Wednesday, December 08, 2010

First thoughts on CiteBank and BHL-Europe

This week saw the release of two tools from the Biodiversity Heritage Library, CiteBank and the BHL-Europe portal. Both have actually been quietly around for a while, but were only publicly announced last week.

In developing a new tool there are several questions to ask. Does something already exist that meets my needs? If it doesn't exist, can I build it using an existing framework, or do I need to start from scratch? As a developer it's awfully tempting sometimes to build something from scratch (I'm certainly guilty of this). Sometimes a more sensible approach is to build on something that already exists, particularly if what you are building upon is well supported. This is one of the attractions of Drupal, which underlies CiteBank and Scratchpads. In my own work I've used Semantic Mediawiki to support editable, versioned databases, rather than roll my own. Perhaps the more difficult question for a developer is whether they need to build anything at all. What if there are tools already out there that, if not exacty what you want, are close enough (or most likely will be by the time you finish your own tool).

CiteBank is an open access platform to aggregate citations for biodiversity publications and deliver access to biodiversity related articles. CiteBank aggregates links to content from digital libraries, publishers, and other bibliographic systems in order to provide a single point of access to the world’s biodiversity literature, including content created by its community of users. CiteBank is a project of the Biodiversity Heritage Library (BHL).

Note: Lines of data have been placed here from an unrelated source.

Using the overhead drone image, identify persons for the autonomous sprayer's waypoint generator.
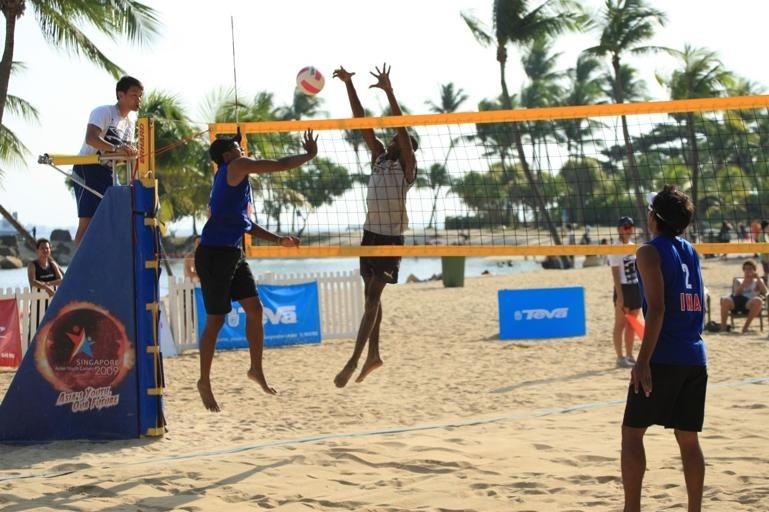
[183,234,201,280]
[734,220,744,245]
[717,258,769,333]
[605,216,645,369]
[620,186,709,512]
[564,223,578,269]
[758,220,769,288]
[73,76,145,255]
[580,225,592,245]
[716,219,733,260]
[329,61,422,389]
[26,238,64,344]
[192,126,320,413]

I have two reactions to CiteBank. Firstly, Drupal's bibliographic tools really suck, and secondly, why do we need this? As I've argued earlier (see Mendeley, BHL, and the "Bibliography of Life"), I can't see the rationale for having CiteBank separate from an existing bibliographic database such as Mendeley or Zotero. These tools are more mature, better supported, and address user needs beyond simply building lists of papers (e.g., citing papers when writing manuscripts).

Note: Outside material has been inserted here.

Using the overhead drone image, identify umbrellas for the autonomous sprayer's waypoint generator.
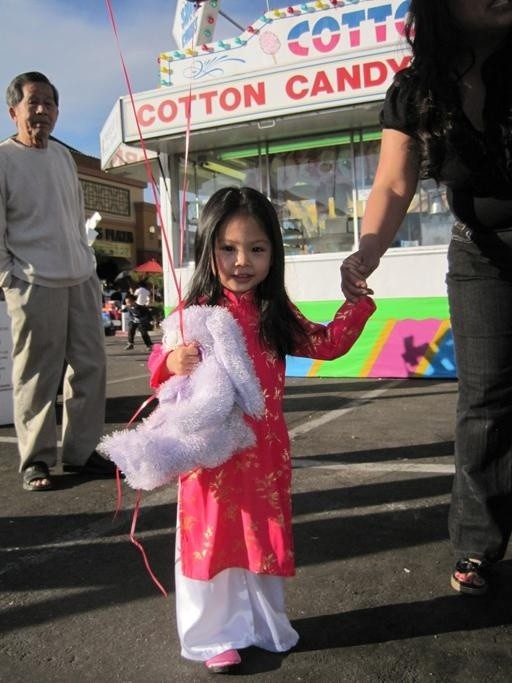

For me, one of BHL's goals should be integrating the literature they have scanned into mainstream scientific literature, which means finding articles, assigning DOIs, and becoming in effect a digital publishing platform (like BioOne or JSTOR). Getting to this point will require managing and cleaning metadata for many thousands of articles and books. It seems to me that you want to gather this metadata from as many sources as possible, and expose it to as many eyes (and algorithms) as possible to help tidy it up. I think this is a clear case of it being better to use an existing tool (such as Mendeley), rather than build a new one. If a good fraction of the world's taxonomists shared their person bibliographies on Mendeley we'd pretty much have the world's taxonomic literature in one place, without really trying.

It's early days for BHL-Europe, and they've taken the "lets use an existing framework" approach, basing the BHL-Europe portal on DISMARC, the later being a EU-funded project to "encourage and support the interoperability of music related data".

BHL-Europe is the kind of web site only its developers could love. It's spectacularly ugly, and a classic example of what digital libraries came up with while Google was quietly eating their lunch. Here's the web site showing search results for "Zonosaurus":


Yuck! Why do these things have to be so ugly?. DISMARC was designed to store metadata about digital objects, specifically music. Look at commercial music interfaces such as iTunes, Spotify, and Or even academic projects such as mSpace.

To be useful BHL-Europe really needs to provide an interface that reflects what its users care about, for example taxonomic names, classification, and geography. It can't treat scientific literature as a bunch of lifeless metadata objects (but then again, DISMARC managed to do this for music).

Where next?
CiteBank and BHL-Europe seem further additions to the worthy but ultimately deeply unsatisfying attempts to improve access biodiversity literature. To date our field has failed to get to grips with aggregating metadata (outside of the library setting), creating social networks around that aggregation, and providing intuitive interfaces that enable users to search and browse productively. These are big challenges. I'd like to see the resources that we have put to better use, rather than being used to build tools where suitable alternatives already exist (CiteBank), or used to shoe horn data into generic tools that are unspeakably ugly (BHL-Europe portal) and not fit for purpose. Let's not reinvent the wheel, and let's not try and convince ourselves that squares make perfectly good wheels.